**TEXT TO READ**
+ + + +
Trade Promotion Authority: Environment Related Provisions of P.L. 107-210

CRS Report for Congress
Trade Promotion Authority: Environment
Related Provisions of P.L. 107-210
Mary Tiemann
Specialist in Environmental Policy
Resources, Science, and Industry Division
Summary
During the past decade, environmental issues have received increased attention in
trade liberalization negotiations, and the question of how to address such concerns in
trade agreements became a key issue in the debate over renewing the President’s trade
promotion authority (TPA). Under this authority, Congress agrees to consider trade
agreements using expedited procedures and to vote up or down, with no amendments.
With the Trade Act of 2002 (P.L. 107-210), Congress renewed the President’s trade
promotion authority. The Act includes more environment-related provisions than
previous TPA legislation, and generally follows language contained in the North
American Free Trade Agreement (NAFTA), its environmental side agreement, and the
U.S.-Jordan Free Trade Agreement. The Act includes negotiating objectives that call for
negotiators to ensure that parties do not fail to effectively enforce their environmental
laws in a manner affecting trade, and to make such failures subject to dispute settlement.
+ + + +
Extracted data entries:
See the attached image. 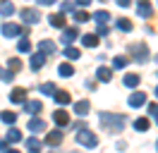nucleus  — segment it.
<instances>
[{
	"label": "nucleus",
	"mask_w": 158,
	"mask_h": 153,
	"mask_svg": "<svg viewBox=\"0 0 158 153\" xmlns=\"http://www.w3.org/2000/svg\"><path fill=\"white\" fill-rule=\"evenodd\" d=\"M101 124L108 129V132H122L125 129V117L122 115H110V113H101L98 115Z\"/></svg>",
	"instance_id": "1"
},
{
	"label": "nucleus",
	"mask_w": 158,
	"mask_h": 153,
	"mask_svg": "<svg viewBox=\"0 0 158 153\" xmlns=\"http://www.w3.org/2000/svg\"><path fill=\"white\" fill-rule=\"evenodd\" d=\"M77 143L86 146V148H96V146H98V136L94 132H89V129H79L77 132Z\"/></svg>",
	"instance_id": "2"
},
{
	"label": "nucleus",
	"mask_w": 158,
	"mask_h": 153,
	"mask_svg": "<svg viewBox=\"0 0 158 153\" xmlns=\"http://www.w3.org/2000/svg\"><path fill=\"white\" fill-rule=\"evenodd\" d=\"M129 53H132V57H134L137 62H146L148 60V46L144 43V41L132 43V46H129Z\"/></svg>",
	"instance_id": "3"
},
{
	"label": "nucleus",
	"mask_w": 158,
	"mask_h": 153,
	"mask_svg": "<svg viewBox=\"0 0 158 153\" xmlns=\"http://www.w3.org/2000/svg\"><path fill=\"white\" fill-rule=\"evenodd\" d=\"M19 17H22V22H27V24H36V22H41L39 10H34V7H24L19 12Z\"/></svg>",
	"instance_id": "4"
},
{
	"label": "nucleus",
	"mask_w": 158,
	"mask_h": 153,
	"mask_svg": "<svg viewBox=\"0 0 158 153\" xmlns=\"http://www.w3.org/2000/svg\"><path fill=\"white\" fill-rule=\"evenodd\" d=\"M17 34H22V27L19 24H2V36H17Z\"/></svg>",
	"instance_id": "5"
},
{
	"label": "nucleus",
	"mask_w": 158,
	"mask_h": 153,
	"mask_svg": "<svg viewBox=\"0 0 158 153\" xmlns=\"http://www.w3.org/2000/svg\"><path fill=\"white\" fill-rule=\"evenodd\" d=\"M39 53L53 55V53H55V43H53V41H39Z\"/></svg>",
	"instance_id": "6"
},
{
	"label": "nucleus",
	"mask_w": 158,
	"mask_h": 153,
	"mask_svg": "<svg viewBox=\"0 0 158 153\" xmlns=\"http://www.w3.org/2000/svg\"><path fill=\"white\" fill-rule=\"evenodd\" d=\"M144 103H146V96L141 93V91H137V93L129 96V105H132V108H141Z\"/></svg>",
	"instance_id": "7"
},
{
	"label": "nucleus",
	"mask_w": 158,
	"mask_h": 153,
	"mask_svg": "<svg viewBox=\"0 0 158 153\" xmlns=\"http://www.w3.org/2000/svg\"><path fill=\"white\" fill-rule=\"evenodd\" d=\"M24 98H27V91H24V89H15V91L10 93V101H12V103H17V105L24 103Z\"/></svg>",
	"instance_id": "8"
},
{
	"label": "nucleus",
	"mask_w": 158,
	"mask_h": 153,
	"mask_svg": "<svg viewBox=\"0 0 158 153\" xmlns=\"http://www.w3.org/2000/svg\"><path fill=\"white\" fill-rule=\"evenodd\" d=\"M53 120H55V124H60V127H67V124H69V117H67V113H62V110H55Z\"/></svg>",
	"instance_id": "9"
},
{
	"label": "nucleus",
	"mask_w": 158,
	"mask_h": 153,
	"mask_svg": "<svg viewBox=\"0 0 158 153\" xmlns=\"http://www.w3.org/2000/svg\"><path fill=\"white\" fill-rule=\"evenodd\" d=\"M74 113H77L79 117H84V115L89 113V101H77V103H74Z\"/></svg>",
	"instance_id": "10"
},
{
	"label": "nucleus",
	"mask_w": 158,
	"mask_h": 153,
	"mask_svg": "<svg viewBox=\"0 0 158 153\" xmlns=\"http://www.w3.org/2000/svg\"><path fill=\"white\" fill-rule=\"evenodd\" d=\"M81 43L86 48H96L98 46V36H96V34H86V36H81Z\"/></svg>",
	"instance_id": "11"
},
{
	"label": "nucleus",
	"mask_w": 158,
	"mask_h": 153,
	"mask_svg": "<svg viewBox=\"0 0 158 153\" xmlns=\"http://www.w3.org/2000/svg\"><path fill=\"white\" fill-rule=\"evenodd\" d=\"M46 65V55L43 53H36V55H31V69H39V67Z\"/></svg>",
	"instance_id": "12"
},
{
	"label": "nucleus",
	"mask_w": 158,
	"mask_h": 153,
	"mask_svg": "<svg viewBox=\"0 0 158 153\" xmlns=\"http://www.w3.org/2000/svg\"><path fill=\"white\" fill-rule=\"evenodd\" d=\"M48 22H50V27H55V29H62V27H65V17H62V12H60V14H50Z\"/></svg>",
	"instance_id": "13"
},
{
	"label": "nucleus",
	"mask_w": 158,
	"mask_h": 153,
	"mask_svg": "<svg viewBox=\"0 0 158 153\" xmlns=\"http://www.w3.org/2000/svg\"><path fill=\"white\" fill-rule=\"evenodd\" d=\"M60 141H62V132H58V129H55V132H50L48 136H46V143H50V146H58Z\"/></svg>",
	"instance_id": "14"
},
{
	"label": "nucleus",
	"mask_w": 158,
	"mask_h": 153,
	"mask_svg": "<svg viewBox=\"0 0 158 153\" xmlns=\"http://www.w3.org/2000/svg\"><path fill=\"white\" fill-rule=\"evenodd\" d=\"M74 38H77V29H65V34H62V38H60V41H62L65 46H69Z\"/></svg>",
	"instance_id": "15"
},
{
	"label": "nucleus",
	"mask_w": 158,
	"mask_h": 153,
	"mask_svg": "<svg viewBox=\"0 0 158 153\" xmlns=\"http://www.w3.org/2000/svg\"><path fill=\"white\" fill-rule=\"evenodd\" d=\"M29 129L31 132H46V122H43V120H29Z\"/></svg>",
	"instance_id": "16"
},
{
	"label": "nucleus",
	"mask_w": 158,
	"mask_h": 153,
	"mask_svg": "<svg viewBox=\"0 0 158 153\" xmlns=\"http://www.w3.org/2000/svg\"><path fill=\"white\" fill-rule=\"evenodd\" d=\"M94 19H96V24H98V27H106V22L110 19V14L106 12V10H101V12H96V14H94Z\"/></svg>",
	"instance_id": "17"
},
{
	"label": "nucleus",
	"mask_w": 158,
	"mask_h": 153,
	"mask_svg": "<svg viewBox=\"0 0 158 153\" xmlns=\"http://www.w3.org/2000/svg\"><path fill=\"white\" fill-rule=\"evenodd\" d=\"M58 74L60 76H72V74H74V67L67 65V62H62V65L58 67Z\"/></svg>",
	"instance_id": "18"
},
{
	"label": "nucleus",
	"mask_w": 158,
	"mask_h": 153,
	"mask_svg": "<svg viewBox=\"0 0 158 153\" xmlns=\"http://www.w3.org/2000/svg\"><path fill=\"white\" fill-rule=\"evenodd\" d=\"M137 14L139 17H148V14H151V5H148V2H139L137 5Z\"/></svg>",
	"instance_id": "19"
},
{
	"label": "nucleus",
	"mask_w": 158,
+ + + +
Print everything in the trade promotion authority report from "CRS Report for" down to "with no amendments.", word for word. You can leave the rows aside; nothing here depends on them.

**SOLUTION FOR THIS EXERCISE**
CRS Report for Congress
Trade Promotion Authority: Environment
Related Provisions of P.L. 107-210
Mary Tiemann
Specialist in Environmental Policy
Resources, Science, and Industry Division
Summary
During the past decade, environmental issues have received increased attention in
trade liberalization negotiations, and the question of how to address such concerns in
trade agreements became a key issue in the debate over renewing the President’s trade
promotion authority (TPA). Under this authority, Congress agrees to consider trade
agreements using expedited procedures and to vote up or down, with no amendments.